Aim of the task: Set down all of the records below word for word, leaving out the pictures.

** begin Recorded information **

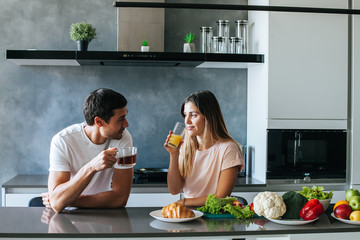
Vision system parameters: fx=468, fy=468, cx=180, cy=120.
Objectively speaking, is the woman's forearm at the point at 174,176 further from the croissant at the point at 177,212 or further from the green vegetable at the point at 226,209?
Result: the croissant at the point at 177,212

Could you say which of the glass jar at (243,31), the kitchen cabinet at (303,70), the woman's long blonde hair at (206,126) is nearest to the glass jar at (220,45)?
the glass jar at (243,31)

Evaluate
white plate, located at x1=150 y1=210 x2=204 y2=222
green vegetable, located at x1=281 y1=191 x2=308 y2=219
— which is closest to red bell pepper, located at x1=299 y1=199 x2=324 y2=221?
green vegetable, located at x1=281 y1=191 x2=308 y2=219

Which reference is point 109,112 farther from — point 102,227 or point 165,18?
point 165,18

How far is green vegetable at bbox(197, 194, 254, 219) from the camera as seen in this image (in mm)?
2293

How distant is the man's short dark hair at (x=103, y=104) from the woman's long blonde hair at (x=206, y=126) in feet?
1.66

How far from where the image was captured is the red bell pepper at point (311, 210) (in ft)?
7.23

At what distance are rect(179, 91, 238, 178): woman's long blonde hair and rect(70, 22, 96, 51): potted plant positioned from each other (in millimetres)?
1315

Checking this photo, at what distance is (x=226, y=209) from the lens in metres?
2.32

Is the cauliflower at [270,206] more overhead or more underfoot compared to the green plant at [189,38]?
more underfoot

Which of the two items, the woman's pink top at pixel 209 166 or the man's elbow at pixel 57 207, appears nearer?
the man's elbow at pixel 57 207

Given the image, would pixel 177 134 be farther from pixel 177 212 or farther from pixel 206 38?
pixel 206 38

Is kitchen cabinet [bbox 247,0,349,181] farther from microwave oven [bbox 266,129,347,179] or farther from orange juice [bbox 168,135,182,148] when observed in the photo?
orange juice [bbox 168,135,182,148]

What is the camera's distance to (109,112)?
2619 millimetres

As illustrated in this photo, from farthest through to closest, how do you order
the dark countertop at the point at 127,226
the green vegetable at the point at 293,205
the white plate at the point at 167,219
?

** end Recorded information **

Answer to this task:
Vision system parameters: fx=468, fy=468, cx=180, cy=120.
Objectively speaking, is the woman's forearm at the point at 174,176 further from the croissant at the point at 177,212 or further from the green vegetable at the point at 226,209?
Result: the croissant at the point at 177,212

Could you say which of the glass jar at (243,31), the kitchen cabinet at (303,70), the woman's long blonde hair at (206,126) is nearest to the glass jar at (220,45)?
the glass jar at (243,31)

Evaluate
white plate, located at x1=150 y1=210 x2=204 y2=222
green vegetable, located at x1=281 y1=191 x2=308 y2=219
— which is closest to red bell pepper, located at x1=299 y1=199 x2=324 y2=221?
green vegetable, located at x1=281 y1=191 x2=308 y2=219

Which reference is point 109,112 farther from — point 102,227 or point 165,18?
point 165,18

How far is green vegetable at bbox(197, 194, 254, 219) from the camera as seen in this image (in mm)?
2293

How distant is the man's short dark hair at (x=103, y=104) from the woman's long blonde hair at (x=206, y=126) in feet?
1.66

How far from where the image was captured is the red bell pepper at point (311, 210) (in ft)?
7.23

At what distance are rect(179, 91, 238, 178): woman's long blonde hair and rect(70, 22, 96, 51): potted plant positioned from each other (in millimetres)?
1315

Checking this photo, at what distance is (x=226, y=209) from the lens in metres?
2.32

Is the cauliflower at [270,206] more overhead or more underfoot compared to the green plant at [189,38]?
more underfoot

Which of the two items, the woman's pink top at pixel 209 166 or the man's elbow at pixel 57 207, appears nearer?
the man's elbow at pixel 57 207

Given the image, would pixel 177 134 be farther from pixel 177 212 or farther from pixel 206 38?
pixel 206 38

Is kitchen cabinet [bbox 247,0,349,181] farther from microwave oven [bbox 266,129,347,179] or farther from orange juice [bbox 168,135,182,148] when observed in the photo?
orange juice [bbox 168,135,182,148]

What is the camera's distance to (109,112)?
2619 millimetres

As illustrated in this photo, from farthest through to closest, how do you order
the dark countertop at the point at 127,226
the green vegetable at the point at 293,205
the white plate at the point at 167,219
?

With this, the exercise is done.